Now Palantir is further commercializing that technology by expanding into Corporate America. Thus far,
those expansions have been wildly successful. Commercial revenues have been growing in excess of 15%
for the past several years.

The Denver-based company plans to continue to rapidly scale its government and commercial businesses
via new customers, new product launches, and higher fees. Behind that growth engine, Palantir’s
management team expects to grow commercial revenues in excess of 3,015% per year over the next few
years.

Our bull thesis on Palantir in the Age of AI boils down to three simple things:

Data is the most valuable asset in the world.


AI applied to data will unlock huge economic advantages for
governments and companies.
Palantir is the best in the world at applying AI to data.

We believe Palantir is still in the early stages of discovering its true value proposition, much like
Microsoft (MSFT) in the 1980s and ’90s.

In the early days of Microsoft Office, folks thought that programs like Word and Excel would be niche
office productivity tools. A few decades later, they are in near-constant use, installed on basically every
computer in the world.

Similarly, in the early days of Palantir, a lot of people thought of Palantir’s data science platform as a
niche productivity tool. But we think that in 10 to 20 years, simplified versions of Palantir’s software
could be installed on every computer, putting AI in the hands of every consumer in the world.

Palantir is unequivocally one of the top AI stocks to buy for the next several years.

SentinelOne (S)

Modern warfare is cyberwarfare. That is, modern warfare isn’t exclusively fought on battlefields
between people. It’s also fought digitally in the cloud and between computers. Indeed, the Russo-
Ukrainian conflict has, to date, been characterized by relentless cyberwarfare.

For countries, intelligence agencies, and companies alike, security isn’t an option. It is essential. So as the
“cyberwar” between Russia and the rest of the world escalates, spending on cybersecurity will skyrocket.
Governments and organizations will expend more to secure their digital data and workflows.

And importantly, that backdrop will materialize regardless of where oil prices go, how high wheat soars,
what the Fed does with interest rates, or even if the global economy plunges into a recession. This is
because, again, cybersecurity isn’t an option during wartime – it’s a mandate.

To that end, we believe governments, agencies, and enterprises alike are all virtually guaranteed to
increase their spending on cybersecurity platforms over the next few months. We believe that
elevated expenditure will help to establish next-gen cybersecurity systems as a ubiquity, thereby setting
the stage for a decade of hypergrowth ahead in the cybersecurity industry.

It all starts now.

That’s why – even in the face of a war in Eastern Europe that may spark a global recession – we believe
cybersecurity stocks will work in the near-term.

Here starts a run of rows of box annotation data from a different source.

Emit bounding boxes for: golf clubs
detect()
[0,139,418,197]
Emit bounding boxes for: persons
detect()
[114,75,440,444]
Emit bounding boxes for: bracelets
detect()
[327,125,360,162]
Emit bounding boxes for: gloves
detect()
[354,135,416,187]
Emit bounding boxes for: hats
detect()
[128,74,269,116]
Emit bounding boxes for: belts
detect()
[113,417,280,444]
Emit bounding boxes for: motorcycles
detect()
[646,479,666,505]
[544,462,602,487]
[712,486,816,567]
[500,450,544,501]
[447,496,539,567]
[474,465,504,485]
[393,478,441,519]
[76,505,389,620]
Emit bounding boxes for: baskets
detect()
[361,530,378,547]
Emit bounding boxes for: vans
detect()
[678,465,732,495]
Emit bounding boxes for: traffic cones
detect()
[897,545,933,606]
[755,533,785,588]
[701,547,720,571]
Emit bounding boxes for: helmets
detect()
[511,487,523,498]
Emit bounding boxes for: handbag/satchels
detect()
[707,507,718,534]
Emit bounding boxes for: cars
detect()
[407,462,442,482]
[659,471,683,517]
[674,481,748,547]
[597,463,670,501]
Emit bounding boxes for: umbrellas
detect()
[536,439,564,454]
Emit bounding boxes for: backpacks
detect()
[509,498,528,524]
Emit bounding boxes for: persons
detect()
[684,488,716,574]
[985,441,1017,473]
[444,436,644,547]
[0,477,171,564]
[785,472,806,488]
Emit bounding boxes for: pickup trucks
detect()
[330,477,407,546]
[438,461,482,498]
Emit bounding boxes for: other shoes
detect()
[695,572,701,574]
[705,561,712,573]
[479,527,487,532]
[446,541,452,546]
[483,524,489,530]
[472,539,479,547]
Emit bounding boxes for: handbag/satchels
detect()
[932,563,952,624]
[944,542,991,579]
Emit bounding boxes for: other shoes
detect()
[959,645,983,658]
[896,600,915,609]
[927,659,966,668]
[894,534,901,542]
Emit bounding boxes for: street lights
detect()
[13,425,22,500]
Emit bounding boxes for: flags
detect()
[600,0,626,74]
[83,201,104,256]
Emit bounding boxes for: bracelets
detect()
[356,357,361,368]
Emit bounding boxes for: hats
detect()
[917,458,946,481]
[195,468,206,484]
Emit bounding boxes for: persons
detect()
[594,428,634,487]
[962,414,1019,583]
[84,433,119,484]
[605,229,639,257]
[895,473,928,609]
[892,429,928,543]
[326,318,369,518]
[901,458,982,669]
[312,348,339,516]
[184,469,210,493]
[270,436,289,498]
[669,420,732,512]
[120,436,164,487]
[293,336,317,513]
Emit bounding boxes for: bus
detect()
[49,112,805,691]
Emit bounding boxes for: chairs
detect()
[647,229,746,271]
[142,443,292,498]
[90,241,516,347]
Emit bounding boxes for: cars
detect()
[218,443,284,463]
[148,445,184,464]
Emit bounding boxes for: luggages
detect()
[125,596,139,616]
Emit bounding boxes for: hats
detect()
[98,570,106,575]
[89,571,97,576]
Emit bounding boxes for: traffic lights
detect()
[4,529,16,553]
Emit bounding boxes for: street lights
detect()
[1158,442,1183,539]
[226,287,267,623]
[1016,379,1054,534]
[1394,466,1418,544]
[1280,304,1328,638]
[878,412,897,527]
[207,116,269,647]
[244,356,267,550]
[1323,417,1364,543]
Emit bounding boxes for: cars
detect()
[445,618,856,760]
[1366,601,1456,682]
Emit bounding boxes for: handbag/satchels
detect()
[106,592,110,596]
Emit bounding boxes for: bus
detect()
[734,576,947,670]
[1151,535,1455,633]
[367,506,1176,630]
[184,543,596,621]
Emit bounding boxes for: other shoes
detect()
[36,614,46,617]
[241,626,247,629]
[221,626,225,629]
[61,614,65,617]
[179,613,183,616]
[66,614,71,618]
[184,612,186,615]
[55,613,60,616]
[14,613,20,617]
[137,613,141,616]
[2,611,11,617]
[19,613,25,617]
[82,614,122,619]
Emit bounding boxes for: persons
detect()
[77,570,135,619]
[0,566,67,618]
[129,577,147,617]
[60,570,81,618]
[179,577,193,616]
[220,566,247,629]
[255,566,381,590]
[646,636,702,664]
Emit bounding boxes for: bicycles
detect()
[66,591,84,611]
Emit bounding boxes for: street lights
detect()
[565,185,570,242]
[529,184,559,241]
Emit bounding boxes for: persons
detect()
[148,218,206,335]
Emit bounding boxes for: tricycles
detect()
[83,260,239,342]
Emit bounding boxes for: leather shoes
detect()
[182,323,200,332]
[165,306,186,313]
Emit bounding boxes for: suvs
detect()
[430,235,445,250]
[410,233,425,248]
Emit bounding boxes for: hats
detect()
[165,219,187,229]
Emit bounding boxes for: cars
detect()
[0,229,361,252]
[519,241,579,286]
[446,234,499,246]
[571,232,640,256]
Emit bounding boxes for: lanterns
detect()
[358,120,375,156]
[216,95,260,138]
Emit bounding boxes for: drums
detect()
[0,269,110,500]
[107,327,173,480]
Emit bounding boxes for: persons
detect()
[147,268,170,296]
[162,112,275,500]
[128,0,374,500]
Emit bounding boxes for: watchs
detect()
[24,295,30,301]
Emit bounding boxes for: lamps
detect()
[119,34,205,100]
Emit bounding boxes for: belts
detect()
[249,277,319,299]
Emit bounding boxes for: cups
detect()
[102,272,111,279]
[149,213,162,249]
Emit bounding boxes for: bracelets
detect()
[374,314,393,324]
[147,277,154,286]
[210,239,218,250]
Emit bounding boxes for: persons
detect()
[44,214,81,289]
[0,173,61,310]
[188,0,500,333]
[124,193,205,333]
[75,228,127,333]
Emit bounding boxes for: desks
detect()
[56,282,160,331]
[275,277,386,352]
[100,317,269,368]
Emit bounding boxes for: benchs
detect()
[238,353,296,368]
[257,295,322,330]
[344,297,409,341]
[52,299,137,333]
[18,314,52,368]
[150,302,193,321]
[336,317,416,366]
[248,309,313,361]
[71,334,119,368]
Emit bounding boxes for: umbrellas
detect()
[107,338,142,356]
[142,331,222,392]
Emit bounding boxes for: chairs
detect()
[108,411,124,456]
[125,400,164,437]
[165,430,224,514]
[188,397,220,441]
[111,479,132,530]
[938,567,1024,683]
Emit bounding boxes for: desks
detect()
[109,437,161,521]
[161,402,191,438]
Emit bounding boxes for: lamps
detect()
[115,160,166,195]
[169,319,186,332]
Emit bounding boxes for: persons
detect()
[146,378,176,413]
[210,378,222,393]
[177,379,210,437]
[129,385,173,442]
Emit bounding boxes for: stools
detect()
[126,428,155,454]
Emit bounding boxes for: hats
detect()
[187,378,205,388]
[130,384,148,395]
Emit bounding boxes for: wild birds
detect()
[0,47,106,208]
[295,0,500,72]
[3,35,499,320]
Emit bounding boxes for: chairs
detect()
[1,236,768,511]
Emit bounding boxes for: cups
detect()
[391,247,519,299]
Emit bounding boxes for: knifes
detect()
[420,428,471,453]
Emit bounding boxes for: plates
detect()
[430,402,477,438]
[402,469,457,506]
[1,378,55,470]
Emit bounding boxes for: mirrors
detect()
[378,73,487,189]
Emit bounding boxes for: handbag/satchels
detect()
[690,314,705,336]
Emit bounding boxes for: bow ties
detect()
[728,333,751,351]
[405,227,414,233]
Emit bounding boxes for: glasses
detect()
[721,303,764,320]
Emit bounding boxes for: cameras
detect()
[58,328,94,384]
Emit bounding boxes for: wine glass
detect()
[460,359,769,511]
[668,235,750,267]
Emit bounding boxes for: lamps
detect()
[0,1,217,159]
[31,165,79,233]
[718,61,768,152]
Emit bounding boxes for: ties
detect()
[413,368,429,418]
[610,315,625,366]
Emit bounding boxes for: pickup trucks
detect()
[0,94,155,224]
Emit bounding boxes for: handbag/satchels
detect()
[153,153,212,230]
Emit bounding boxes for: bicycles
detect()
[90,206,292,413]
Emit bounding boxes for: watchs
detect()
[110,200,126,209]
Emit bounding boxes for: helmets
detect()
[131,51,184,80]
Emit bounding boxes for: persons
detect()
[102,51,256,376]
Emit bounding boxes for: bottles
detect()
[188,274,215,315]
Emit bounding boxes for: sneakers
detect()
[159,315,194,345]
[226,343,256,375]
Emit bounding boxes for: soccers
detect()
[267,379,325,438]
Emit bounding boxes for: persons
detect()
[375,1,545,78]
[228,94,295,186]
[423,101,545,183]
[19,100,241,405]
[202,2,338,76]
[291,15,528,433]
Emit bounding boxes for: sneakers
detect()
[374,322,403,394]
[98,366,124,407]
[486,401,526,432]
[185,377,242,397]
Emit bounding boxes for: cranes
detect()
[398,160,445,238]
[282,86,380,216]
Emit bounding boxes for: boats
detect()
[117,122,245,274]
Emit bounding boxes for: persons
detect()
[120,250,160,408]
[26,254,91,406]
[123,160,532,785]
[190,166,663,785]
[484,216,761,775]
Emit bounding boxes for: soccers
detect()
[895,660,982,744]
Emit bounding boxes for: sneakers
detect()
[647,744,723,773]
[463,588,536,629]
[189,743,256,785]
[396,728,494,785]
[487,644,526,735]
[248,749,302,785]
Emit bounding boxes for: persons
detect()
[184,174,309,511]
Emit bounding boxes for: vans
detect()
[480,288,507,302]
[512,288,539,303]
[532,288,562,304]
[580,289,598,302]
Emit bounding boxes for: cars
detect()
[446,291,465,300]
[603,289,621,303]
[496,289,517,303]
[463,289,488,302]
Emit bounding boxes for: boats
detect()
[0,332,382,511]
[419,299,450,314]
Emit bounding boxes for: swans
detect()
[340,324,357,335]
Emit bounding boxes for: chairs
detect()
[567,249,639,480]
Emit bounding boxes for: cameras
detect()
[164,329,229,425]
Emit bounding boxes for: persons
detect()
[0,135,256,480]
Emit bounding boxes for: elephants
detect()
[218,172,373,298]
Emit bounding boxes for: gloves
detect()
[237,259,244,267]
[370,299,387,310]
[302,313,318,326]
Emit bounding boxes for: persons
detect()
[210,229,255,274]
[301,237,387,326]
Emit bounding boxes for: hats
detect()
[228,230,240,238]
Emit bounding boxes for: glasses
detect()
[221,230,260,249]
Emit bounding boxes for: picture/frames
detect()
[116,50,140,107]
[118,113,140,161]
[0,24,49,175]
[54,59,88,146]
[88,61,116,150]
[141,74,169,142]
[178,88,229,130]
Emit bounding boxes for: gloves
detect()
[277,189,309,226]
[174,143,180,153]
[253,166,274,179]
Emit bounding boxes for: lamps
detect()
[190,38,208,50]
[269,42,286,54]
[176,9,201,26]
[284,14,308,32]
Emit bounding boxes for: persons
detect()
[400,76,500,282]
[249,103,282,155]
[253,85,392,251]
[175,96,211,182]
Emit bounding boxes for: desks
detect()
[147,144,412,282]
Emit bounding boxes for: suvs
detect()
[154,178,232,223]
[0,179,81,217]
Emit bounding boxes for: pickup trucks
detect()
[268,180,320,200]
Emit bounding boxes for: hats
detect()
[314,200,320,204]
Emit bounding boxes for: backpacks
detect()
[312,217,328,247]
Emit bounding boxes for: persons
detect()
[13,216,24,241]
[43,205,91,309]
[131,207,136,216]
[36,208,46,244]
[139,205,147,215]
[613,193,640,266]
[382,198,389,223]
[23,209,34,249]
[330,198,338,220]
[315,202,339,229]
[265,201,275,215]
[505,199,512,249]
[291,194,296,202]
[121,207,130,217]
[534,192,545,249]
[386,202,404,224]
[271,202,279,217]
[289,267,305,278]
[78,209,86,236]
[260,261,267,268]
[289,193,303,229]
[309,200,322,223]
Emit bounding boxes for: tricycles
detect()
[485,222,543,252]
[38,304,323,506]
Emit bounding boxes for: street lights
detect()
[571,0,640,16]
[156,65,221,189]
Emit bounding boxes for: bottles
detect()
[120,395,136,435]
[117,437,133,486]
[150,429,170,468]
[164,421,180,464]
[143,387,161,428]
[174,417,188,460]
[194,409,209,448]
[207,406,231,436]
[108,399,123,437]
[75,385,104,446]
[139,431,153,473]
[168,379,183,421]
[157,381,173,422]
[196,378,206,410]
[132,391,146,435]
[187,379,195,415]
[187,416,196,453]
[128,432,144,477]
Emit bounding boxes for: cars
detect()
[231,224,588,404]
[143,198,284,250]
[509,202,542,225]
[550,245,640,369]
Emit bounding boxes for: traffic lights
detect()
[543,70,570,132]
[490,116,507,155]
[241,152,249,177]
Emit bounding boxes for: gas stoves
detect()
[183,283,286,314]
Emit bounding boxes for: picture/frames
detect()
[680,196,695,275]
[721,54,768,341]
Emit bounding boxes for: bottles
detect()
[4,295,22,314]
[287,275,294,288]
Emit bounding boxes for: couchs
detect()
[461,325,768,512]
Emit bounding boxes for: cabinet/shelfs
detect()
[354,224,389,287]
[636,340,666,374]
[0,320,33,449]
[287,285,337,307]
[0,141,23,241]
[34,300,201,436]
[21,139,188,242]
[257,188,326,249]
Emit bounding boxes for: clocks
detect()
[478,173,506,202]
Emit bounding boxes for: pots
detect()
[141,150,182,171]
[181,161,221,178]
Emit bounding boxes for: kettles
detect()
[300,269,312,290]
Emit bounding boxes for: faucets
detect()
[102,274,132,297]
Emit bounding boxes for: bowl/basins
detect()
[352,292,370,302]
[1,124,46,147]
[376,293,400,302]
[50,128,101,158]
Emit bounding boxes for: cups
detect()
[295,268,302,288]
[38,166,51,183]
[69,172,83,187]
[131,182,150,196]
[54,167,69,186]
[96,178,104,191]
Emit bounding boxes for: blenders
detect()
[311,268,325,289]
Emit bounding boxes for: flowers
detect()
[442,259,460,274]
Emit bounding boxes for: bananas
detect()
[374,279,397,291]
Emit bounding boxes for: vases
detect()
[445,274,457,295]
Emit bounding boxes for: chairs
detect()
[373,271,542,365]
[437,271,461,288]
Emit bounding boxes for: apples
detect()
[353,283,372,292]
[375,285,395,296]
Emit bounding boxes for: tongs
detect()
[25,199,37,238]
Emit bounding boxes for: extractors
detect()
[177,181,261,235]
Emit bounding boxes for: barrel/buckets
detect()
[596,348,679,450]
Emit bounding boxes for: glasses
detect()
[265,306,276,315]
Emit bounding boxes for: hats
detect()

And, of course, they will also work extraordinarily well
in the long run, too, because these are hypergrowth companies with lengthy runways ahead, highly
scalable business models, super-high gross margins, and tons of profit potential.

The mid-cap cybersecurity stock we love at current levels is SentinelOne (S).

SentinelOne is the new hypergrowth entrant to the cybersecurity market with potentially game-changing
technology that could revolutionize the whole industry.

Specifically, the vast majority of cybersecurity systems today are human-driven. They are software
programs that require human oversight to identify and respond to potential threats. However,
SentinelOne has developed a fully autonomous cybersecurity system that leverages AI to
automatically identify and respond to potential threats without any oversight.

Specifically, the company has developed endpoint Behavioral AI programs that learn patterns in how
endpoint devices interact in a certain enterprise ecosystem. The programs put those patterns into a time-
series the company calls “Storylines,” analyze those Storylines, detect anomalies in them, and then
address those anomalies – all without any human oversight.

SentinelOne also aggregates all those endpoint Storylines into one centralized cloud platform, where its
Streaming AI technology analyzes them in-parallel to potentially identify odd correlations between
Storylines that could be indicative of a multi-pronged cyberattack.

It sounds too good to be true. I know. But it’s legit. In the infamous SolarWinds hack – the largest hack in
history to date – every cybersecurity company’s customers were impacted –except for SentinelOne
customers. Its AI programs caught the virus early and kept all their devices safe.

That’s impressive. More than that, SentinelOne consistently ranks in the top three in third-party
assessments of cybersecurity platforms’ capabilities of defending against various hypothetical attacks.

The product is well-reviewed across the internet. The team is very impressive. Some of the world’s top
VCs – including Sequoia Capital – are backers.

This company is legit and has the numbers to prove it, too.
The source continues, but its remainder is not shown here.